This panel aims to explore the complex interrelations of technology, ethics, politics, conflict, uncertainty, unintended consequences and visions of the future.

Long Abstract

The future cannot be predicted in detail and is radically uncertain. Consequently visions of the future represent ontologically based understandings of what it could be, ought to be and ought not to be. Technology is often important in imagining these futures and can be framed as empowering, alienating, transformative or destructive. Persuasive technological visions of the future draw upon 'underlying' moralities and ethics which express conflicting social and political 'realities'. Visions of the future proposed by one group can appear unwanted, or destructive, to another. Technologies and other future-making projects can also have unintended consequences which compound moral and visionary complexities.

We aim to explore contrasting views of technology, its ontologies and moralities, by understanding morality as fundamentally driven by disagreement, uncertainty and difference.

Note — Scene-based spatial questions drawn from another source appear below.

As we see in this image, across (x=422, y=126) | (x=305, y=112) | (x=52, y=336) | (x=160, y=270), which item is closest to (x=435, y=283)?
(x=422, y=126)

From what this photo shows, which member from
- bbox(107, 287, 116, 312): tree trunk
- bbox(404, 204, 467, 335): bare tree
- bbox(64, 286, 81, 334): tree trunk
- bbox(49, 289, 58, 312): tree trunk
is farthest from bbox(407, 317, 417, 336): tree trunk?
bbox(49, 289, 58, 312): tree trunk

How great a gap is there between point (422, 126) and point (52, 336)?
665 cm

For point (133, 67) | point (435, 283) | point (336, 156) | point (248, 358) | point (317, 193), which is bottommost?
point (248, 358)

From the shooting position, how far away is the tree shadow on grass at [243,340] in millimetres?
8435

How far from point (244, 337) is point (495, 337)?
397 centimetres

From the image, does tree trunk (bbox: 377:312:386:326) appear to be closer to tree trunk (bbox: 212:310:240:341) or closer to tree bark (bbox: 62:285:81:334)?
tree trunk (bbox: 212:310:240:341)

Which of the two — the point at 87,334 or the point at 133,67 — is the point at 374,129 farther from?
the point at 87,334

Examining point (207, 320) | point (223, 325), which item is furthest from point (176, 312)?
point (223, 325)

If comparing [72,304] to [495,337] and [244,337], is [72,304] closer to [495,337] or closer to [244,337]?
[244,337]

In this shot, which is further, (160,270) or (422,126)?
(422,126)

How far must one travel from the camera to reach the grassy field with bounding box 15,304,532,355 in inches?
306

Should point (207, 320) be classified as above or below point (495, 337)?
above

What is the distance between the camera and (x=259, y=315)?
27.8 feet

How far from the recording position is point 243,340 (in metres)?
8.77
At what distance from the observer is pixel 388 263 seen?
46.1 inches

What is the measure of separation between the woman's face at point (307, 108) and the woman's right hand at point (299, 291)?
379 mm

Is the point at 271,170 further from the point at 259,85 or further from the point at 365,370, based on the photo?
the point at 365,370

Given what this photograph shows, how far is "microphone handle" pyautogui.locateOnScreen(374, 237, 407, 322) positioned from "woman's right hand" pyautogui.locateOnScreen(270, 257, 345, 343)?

We are interested in how moralities are strategically employed to reinforce particular technologically-driven visions of the future. Relevant questions include: a) How does technological intervention in the name of higher moral goals such as 'saving the planet' from the ecological crisis, or enhancing equality for those suffering discrimination or disempowerment, actually function in its political complexity and deal with unintended consequences? b) How does technologically mediated communication affect moral and political discourse, activism and our ability to handle futures? c) Does technology, or technological research implicitly carry a gendered ethics? d) What kind of ontologies and ethics are implied by, or implemented by, particular technologies?

The panel welcomes multidisciplinary, as well as anthropological, studies.